Palabras contra el olvido 168.

Una obra de arte que se precie tiene que llevar implícita una materia que la dé  forma y contener  una idea predeterminada que conduzca algún sitio. Por eso,  la mayoría de las obras de arte son  objeto y concepto. La escultura -que se puede ver en el Herreriano hasta el 13 de noviembre de este año- intenta dar forma a los elementos con la intención –fallida a mi modo de ver- de satisfacer diferentes veleidades plásticas que al fin y a la postre 'no te dicen nada'.  

 

La dispersión que ofrece esta exposición no permite al visitante disfrutar del acto de la contemplación   y ese es su mayor hándicap.  No es una novedad poder observar en los museos de arte contemporáneo el auge y apogeo que tiene el surrealismo (los sueños como eje de la obra) para analizar e interpretar los acontecimientos y los hechos desde una nueva perspectiva. Una nueva perspectiva, como se supone que pretende esta exposición fallida y sin un ápice de magnetismo.  

 

Y la 'alineación' de artistas que podemos ver en la exposición son todos de primer nivel a priori, luego hay que acercarse a sus obras y escuchar lo que te dicen, o lo que te sugieren o yo que sé, algo.
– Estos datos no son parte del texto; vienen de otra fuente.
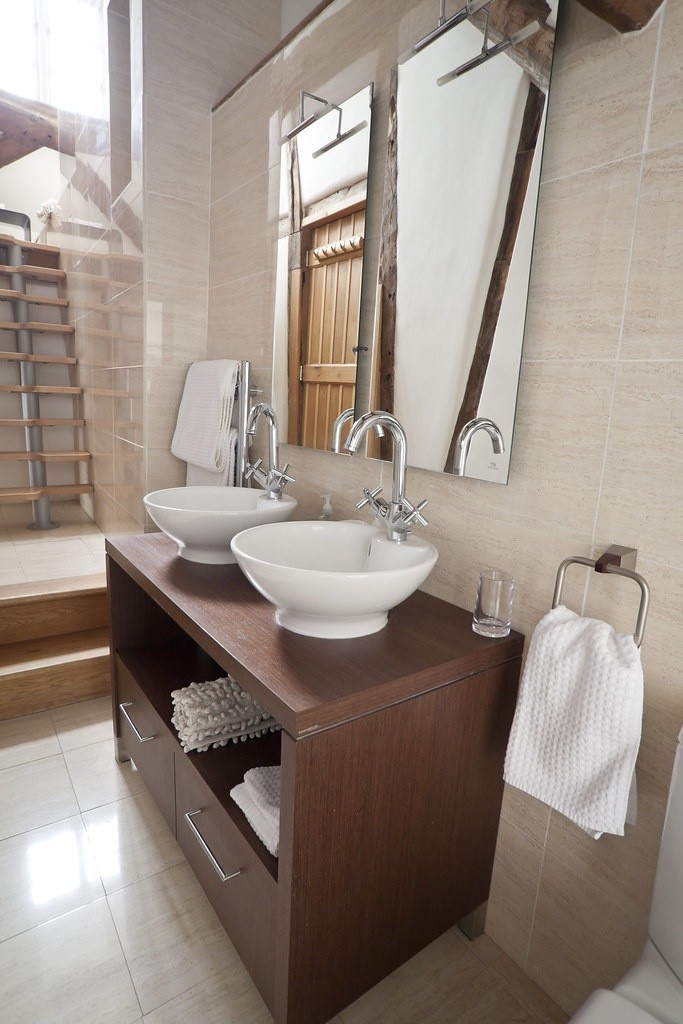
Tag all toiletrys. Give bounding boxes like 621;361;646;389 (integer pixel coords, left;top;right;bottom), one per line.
316;493;335;521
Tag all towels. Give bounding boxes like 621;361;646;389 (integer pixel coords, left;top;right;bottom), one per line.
502;604;640;841
229;763;281;857
169;359;239;486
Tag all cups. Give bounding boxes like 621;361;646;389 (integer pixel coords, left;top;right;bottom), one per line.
474;570;515;637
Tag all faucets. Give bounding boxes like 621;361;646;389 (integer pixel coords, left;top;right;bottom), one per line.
345;408;406;504
331;408;386;453
247;403;279;484
450;416;506;476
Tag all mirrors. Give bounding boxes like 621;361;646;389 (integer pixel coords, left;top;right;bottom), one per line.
365;0;559;486
272;82;375;457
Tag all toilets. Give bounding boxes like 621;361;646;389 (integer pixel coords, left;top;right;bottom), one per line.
552;724;682;1024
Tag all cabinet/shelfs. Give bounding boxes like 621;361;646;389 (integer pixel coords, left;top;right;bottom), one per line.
105;531;525;1024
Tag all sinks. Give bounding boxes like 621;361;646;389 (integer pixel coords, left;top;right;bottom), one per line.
231;520;440;639
143;486;298;565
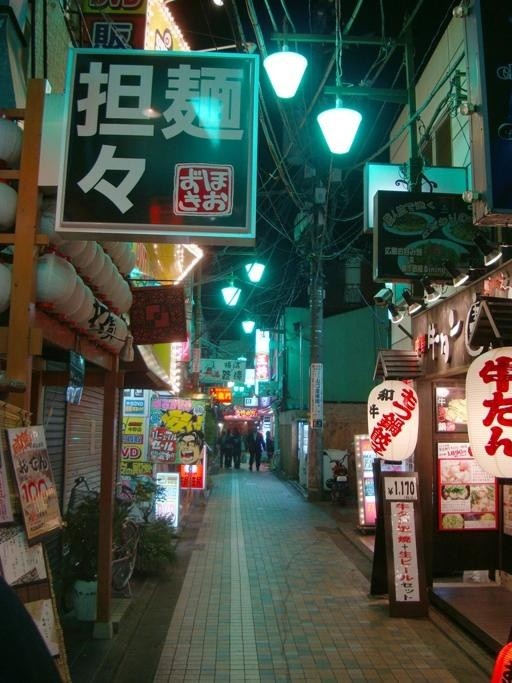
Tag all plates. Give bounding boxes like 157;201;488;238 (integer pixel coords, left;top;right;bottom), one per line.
383;211;439;237
441;220;493;246
398;238;471;276
444;407;468;425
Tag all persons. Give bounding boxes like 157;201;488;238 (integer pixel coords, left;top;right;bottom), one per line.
177;430;204;464
218;425;274;472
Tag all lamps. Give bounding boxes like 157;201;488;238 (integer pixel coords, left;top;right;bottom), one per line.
384;239;503;324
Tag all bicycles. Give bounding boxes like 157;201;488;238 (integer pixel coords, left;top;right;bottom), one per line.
60;474;144;594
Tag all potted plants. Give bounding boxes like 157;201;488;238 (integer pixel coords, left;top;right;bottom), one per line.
60;468;178;621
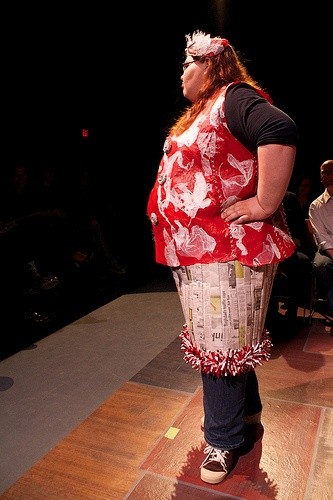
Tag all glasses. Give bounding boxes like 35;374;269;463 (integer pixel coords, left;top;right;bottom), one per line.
181;60;197;69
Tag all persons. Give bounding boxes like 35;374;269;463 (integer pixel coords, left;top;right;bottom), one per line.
145;28;298;484
309;159;333;317
293;175;312;219
267;192;305;330
1;162;130;298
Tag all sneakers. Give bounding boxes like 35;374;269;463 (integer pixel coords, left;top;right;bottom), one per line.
199;443;238;484
199;409;262;429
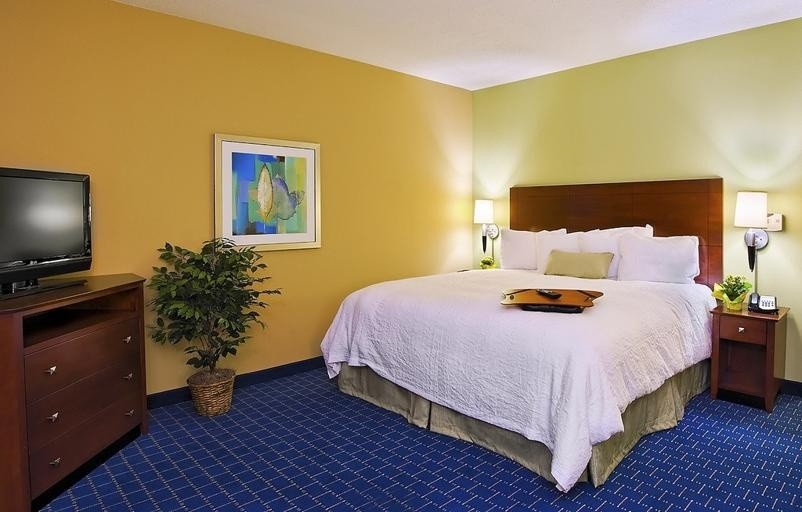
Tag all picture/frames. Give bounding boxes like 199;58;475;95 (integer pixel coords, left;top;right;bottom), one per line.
214;133;322;251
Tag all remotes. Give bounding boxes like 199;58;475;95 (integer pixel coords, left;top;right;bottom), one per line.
535;287;562;299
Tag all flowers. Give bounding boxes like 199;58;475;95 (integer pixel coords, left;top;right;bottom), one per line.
712;274;753;302
479;255;498;270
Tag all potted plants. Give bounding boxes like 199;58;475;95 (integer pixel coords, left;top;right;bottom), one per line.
142;234;284;416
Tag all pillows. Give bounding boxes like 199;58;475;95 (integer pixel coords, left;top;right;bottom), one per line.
534;229;600;274
542;249;614;279
616;235;700;284
500;225;567;270
578;224;653;280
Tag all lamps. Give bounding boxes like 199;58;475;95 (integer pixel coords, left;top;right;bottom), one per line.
473;200;499;253
733;191;770;272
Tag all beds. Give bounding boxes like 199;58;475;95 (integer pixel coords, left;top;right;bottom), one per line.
318;177;724;492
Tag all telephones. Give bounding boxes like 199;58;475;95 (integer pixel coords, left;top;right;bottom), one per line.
748;293;779;315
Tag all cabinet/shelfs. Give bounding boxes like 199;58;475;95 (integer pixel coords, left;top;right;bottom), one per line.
2;273;150;512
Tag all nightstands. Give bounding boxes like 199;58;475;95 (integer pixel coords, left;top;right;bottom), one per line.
710;302;791;414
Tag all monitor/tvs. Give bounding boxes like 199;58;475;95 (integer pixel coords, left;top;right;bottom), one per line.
0;166;92;300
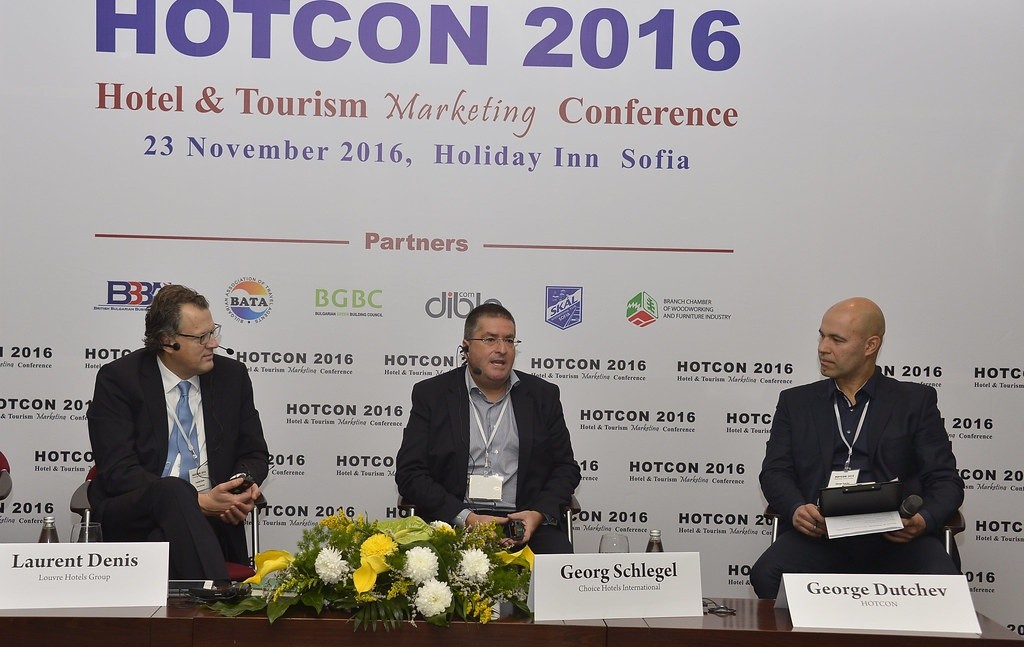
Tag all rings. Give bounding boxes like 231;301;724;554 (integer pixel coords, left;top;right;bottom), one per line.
813;525;818;533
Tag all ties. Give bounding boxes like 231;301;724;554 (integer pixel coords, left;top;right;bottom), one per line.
162;380;200;484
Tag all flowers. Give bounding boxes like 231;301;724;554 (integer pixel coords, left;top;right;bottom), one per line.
198;507;535;633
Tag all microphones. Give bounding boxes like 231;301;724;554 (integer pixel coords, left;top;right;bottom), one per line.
462;347;482;375
219;346;234;355
900;495;923;519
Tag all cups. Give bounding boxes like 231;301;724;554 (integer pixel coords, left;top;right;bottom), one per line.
599;534;630;553
70;522;103;542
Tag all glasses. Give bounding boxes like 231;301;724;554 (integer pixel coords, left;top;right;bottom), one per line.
466;337;522;348
177;323;221;344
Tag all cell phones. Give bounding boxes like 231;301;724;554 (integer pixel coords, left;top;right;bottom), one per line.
168;579;213;594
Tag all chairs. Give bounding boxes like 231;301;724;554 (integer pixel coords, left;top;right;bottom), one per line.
762;504;965;556
0;451;12;501
397;495;581;546
70;465;268;581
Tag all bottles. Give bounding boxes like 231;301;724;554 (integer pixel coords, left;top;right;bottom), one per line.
645;529;665;553
37;516;59;543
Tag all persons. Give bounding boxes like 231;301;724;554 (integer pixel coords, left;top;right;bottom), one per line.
749;296;966;600
86;285;269;582
395;303;582;554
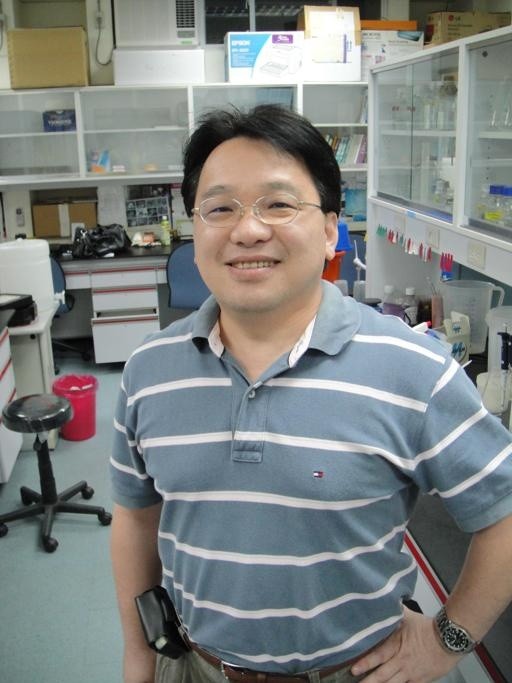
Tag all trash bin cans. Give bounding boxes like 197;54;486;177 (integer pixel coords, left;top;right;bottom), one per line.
52;373;99;442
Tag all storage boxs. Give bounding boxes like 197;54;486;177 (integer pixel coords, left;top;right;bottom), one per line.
6;24;90;89
33;201;97;238
424;11;511;47
361;28;424;69
298;5;363;82
223;30;306;83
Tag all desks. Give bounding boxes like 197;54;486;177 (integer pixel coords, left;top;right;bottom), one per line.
48;238;192;367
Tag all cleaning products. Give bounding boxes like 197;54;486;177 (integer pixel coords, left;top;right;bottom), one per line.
481;331;512;434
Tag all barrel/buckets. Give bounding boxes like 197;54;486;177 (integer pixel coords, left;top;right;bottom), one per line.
321;250;347;284
0;238;54;312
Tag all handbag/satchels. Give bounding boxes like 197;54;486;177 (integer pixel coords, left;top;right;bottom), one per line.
71;222;132;260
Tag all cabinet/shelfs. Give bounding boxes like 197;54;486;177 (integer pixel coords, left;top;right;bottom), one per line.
463;23;511;250
297;81;365;232
0;85;86;185
366;41;463;230
6;300;62;453
1;325;25;485
190;82;301;140
79;84;195;181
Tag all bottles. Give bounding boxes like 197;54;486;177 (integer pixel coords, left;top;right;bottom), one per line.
381;283;419;326
159;214;171;246
433;177;454;208
485;183;512;228
488;70;512;131
390;85;456;129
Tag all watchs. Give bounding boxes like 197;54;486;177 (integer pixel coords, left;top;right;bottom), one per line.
432;606;480;654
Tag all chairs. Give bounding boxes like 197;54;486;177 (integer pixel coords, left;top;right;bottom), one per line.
49;254;91;374
166;240;212;309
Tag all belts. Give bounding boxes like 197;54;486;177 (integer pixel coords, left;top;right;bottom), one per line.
176;623;407;683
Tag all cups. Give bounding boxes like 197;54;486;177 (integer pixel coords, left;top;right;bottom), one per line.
484;306;511;375
440;279;507;356
476;370;510;418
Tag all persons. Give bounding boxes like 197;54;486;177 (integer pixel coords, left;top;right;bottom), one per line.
106;99;510;682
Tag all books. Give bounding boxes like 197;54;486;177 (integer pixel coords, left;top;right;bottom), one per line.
324;130;370;167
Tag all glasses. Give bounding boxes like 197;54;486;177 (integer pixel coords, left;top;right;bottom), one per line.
191;190;330;230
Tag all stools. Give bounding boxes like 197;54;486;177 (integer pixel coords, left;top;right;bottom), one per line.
1;393;112;553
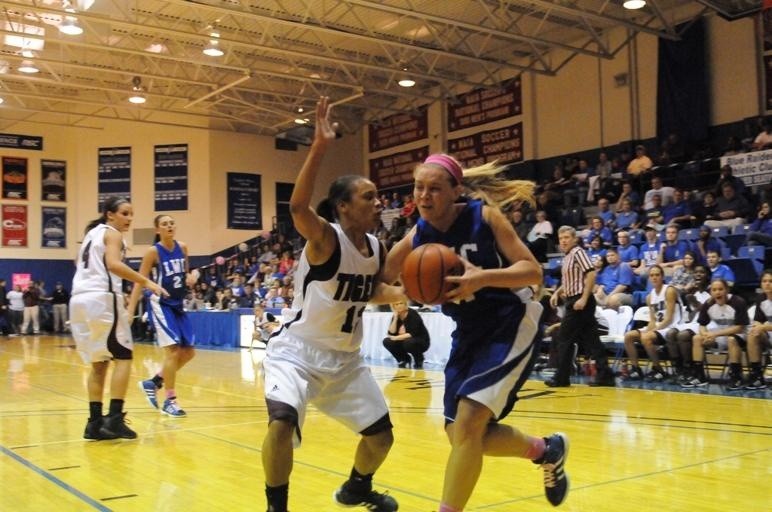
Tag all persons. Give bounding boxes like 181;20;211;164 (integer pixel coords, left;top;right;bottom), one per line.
257;93;410;512
68;195;171;440
184;129;772;389
125;213;196;417
379;152;572;512
0;279;68;336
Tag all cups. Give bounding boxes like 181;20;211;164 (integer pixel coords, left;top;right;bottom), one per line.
206;303;211;308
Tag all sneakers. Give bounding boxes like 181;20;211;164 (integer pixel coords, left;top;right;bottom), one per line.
724;374;768;391
137;378;161;412
161;396;187;416
333;477;400;512
534;431;571;508
668;372;712;389
629;367;666;381
588;376;616;387
397;355;426;370
100;410;141;440
544;376;572;388
83;414;105;440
Si lees el catálogo de la exposición imaginas que aquello cuando lo veas va a ser inolvidable; qué va. Pregunté a la persona que me acompañaba qué le había parecido la exposición  que ocupa las salas, 3, 4, 5,6 y 7 y me dijo 'ni fu, ni fa'. Nada, no me ha dicho nada.

 

Y recordé la anécdota famosa del espárrago. Compre un manojo de espárragos en el mercado de la Plaza España y le pregunté al frutero la mejor manara que él conocía de pelarlos. Y me dijo, 'Usted tranquilo, que el espárrago se lo dice'. Y efectivamente, coges el pelador y vas quitando hebras hasta que llega el momento de ¡eureka! Y así con todos.

 

Hay que reconocer ya de una vez que no todo lo que se expone en un museo son creaciones artísticas. Hay que ver  el mal que ha hecho en el público en general y en los artistas en particular  el programa de TV “MasterChef “  Esa mezcla de texturas, aromas, gustos, matices, y  formas han posibilitado mezclar 'churras y merinas' dando origen a nuevos sabores donde el comensal no sabe si está agrio o está dulce, si está soso o salado.

 

Eso, se ha trasladado a las artes plásticas  como se puede ver en esta exposición. Pero lo mejor que puedes hacer,  desconocido lector,  es acercarte al Patio Herreriano y descubrirlo por ti mismo.